Former Globe online editor now reporting live from the Caribbean’s floating prison
by Ezra Levant
Until this summer, Stephen Wicary was The Globe and Mail’s online editor.
He would choose what would and wouldn’t go on the website. He would write headlines. He would choose photos. These are all political decisions.
Sometimes he would move from the behind the scenes and come out publicly with his own editorials denouncing Stephen Harper — accusing Harper of being anti-democratic, and heavy-handed, and even censorious.
So he was a left-winger, who claimed to care about freedom.
But then he moved to Cuba. Not a vacation. He’s moving there for two years.
Someone who had for years condemned Harper as being too authoritarian was moving to the country that the human rights NGO, Reporters Without Borders, calls the most repressive country in the western hemisphere.
I asked Wicary a dozen questions about this — and he refused to answer.
The Media Party all knew Wicary was going to Cuba, a land without press freedom. The Ottawa press gallery even threw a goodbye party for him and none seemed conflicted with a reporter going to an island of censorship.
A lot of other journalists answered my questions to Wicary for him. They were acting as his lawyers. They said he didn’t really believe in Communism. They said he was just there to support his wife, who got a promotion to work there for an NGO. The suggestion was that Wicary didn’t really love Cuba, he just loved his wife, so it was an act of marital solidarity, not political solidarity.

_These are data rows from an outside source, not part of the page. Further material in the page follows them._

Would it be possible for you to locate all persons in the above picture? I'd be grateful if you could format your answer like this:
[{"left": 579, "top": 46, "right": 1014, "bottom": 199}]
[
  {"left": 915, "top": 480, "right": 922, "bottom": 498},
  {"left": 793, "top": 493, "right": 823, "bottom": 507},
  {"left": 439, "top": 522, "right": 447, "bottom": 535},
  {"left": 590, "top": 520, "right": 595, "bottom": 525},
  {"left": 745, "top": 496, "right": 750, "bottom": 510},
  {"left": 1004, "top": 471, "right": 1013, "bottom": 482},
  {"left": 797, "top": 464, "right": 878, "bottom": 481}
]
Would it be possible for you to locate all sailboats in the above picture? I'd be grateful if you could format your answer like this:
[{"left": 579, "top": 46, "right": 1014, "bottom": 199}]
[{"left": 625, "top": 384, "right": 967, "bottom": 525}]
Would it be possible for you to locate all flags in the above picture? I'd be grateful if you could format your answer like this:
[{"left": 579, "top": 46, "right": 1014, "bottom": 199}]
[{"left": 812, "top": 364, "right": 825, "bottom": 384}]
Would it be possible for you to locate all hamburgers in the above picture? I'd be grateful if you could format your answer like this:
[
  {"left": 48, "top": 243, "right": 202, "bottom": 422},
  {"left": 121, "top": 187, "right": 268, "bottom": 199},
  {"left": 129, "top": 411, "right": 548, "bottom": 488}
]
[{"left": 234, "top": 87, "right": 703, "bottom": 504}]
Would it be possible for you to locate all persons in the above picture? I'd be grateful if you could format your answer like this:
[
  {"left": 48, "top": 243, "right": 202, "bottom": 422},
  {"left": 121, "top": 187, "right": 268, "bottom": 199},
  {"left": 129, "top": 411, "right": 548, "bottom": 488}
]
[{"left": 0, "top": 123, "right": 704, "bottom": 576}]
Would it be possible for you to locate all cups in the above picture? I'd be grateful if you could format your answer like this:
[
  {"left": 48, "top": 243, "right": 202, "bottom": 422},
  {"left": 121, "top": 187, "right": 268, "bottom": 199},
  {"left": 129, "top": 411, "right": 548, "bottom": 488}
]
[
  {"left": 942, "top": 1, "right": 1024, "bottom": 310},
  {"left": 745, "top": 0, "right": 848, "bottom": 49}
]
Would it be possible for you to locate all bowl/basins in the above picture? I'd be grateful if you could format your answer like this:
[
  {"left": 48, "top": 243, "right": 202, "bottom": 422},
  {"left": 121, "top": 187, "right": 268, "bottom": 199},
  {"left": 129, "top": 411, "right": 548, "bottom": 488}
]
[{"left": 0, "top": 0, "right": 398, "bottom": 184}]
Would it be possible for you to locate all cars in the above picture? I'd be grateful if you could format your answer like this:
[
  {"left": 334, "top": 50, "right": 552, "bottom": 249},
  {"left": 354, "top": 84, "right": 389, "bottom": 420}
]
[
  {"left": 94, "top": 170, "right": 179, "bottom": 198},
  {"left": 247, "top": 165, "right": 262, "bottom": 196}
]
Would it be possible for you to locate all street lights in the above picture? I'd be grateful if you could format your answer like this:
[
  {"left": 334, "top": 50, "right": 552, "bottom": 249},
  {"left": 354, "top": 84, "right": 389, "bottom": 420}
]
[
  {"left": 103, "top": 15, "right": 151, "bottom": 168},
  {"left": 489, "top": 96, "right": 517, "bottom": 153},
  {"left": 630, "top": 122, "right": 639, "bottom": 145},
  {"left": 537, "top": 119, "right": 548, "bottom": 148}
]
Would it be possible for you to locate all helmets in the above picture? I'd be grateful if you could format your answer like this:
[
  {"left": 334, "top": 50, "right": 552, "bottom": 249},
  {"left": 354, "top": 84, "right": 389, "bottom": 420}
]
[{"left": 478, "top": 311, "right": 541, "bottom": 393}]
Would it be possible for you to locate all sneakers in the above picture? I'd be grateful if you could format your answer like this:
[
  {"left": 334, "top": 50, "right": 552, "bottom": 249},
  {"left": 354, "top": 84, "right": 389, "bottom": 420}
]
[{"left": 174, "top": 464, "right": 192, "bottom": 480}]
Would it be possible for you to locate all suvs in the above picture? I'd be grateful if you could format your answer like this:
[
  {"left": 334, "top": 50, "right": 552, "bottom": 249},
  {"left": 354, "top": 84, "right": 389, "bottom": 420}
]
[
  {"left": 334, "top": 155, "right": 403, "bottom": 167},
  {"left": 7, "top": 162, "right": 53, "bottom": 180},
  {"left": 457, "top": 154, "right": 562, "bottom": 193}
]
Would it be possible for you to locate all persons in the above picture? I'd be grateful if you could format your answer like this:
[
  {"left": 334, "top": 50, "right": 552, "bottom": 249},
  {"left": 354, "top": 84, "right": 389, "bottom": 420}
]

Wicary has been in Cuba for a few weeks. Miraculously, he has been able to get an Internet connection. No ordinary Cuban has that privilege — but Wicary somehow got Castro’s permission.
It was weird right away. There he is in Cuba — a controversial, newsworthy place, with scandals and corruption and violence and repression, with a cholera outbreak right now, with a Spanish human rights activist held hostage — but all he kept writing about on Twitter was Canadian politics, publicizing left-wing political commentaries.
But then Wicary wrote this from Cuba last week: “Have been reading up on Canada-Cuba relations and it seems Sun papers have a long tradition of asshattery with regard to the island … During the 1999 Pan-Am Games in Winnipeg, they published a how-to guide for athletes seeking to defect.”
Wicary has never criticized Cuba or, aside from a couple retweets, even reported on its scandalous news.
But he just comes right out and engages in Communist propaganda, denouncing Canada’s Sun newspaper — we’re asshats, he says — because in 1999 we wanted to help Cuban athletes come to Canada? Who would possibly object to that? Other than someone who is working under the restrictions of the Communist Party? Is he also working under its direction?
All of a sudden, the excuses offered up by the Media Party — the best possible spin, the best possible light — for his Cuban move are washed away.
Stephen Wicary, Cuban sellout, is now making anti-Canada, anti-defection tweets from Cuba, using his special government privileges.
He’s condemning Cubans who want to flee to freedom — the freedom he himself will presumably exercise one day, probably when he needs free health care and doesn’t want to go to a filthy Cuban hospital.
Stephen Wicary is the Walter Duranty of our age. Duranty was a New York Times “reporter” in the 1930s who, like Wicary, went to the Communist country of the U.S.S.R. He was the Times’ bureau chief in Moscow from 1922 to 1936, a time of horrendous massacres, including the man-made Ukrainian famine called the Holodomor, where Stalin starved to death as many as 12 million souls.
Duranty denied it, covered it up; engaged in lies and propaganda; and won a Pulitzer Prize for his deception. Stephen Wicary isn’t as talented as Duranty. But he’s happy to play the same role.
And far more dark is the fact that the Media Party — all his friends back here — are either silent, or cheering him along.